La prossima potrebbe essere la settimana buona per rinnovare i vertici dell’Autorità garante per la protezione dei dati personali (Garante privacy) e dell’Autorità per le garanzie nelle comunicazioni (Agcom). Il prolungato stallo è figlio dell’incapacità dell’attuale maggioranza di trovare accordi di potere su quelle poltrone. Ai tempi della cosiddetta Prima Repubblica, tanto vituperata da chi governa ora ma anche tanto rimpianta da molti altri, le spartizioni avvenivano col Manuale Cencelli e privilegiavano con chiarezza i rapporti di forza tra gli alleati di governo ma anche le relazioni di buon vicinato con le opposizioni, proprio in ossequio a un ideale democratico di universalità nei meccanismi di rappresentanza.
I collegi delle due Autorità sono scaduti ormai otto mesi fa e, rinvio dopo rinvio, sono relegati all’ordinaria amministrazione. Se anche il tentativo parlamentare della prossima settimana dovesse naufragare sugli scogli dei veti incrociati e delle tensioni tra correnti pentastellate e tra grillini e altri partiti della maggioranza, saremmo davvero alla farsa.

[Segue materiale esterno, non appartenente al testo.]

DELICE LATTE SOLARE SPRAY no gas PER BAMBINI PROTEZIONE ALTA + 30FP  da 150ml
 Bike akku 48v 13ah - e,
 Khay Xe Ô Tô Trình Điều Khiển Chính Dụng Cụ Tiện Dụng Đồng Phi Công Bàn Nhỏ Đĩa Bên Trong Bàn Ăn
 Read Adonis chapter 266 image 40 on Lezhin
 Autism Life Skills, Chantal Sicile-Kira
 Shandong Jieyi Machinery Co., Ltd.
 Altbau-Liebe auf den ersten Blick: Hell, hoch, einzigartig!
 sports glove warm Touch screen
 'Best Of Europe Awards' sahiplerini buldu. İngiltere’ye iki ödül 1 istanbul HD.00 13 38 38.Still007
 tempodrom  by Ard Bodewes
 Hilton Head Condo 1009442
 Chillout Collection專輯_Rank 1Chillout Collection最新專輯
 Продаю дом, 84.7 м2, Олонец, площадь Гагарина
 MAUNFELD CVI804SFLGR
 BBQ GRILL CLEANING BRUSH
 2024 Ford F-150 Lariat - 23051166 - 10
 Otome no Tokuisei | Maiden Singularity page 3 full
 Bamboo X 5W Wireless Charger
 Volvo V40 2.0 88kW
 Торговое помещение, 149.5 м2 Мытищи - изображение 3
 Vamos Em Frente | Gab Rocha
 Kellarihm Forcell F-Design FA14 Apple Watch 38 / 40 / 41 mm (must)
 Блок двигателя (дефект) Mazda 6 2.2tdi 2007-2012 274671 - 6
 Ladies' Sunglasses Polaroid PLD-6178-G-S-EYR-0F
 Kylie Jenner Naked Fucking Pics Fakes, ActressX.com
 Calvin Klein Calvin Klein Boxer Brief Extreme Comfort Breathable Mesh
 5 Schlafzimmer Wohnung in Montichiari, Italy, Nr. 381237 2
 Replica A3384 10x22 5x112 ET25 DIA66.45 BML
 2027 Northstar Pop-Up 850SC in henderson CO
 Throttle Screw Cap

Potrà sembrare bizzarra e superficiale la proposta di modificare la normativa vigente e di introdurre il metodo del sorteggio per la designazione dei commissari dell’Agcom e dell’Autorità Garante per la privacy, ma almeno avrebbe il pregio della neutralità e dell’imparzialità. Fissata con chiarezza l’asticella dei requisiti per potersi candidare, avremmo la certezza di una selezione libera da condizionamenti politici e da estenuanti negoziazioni di potere. E se ne gioverebbe innegabilmente anche l’autonomia degli estratti.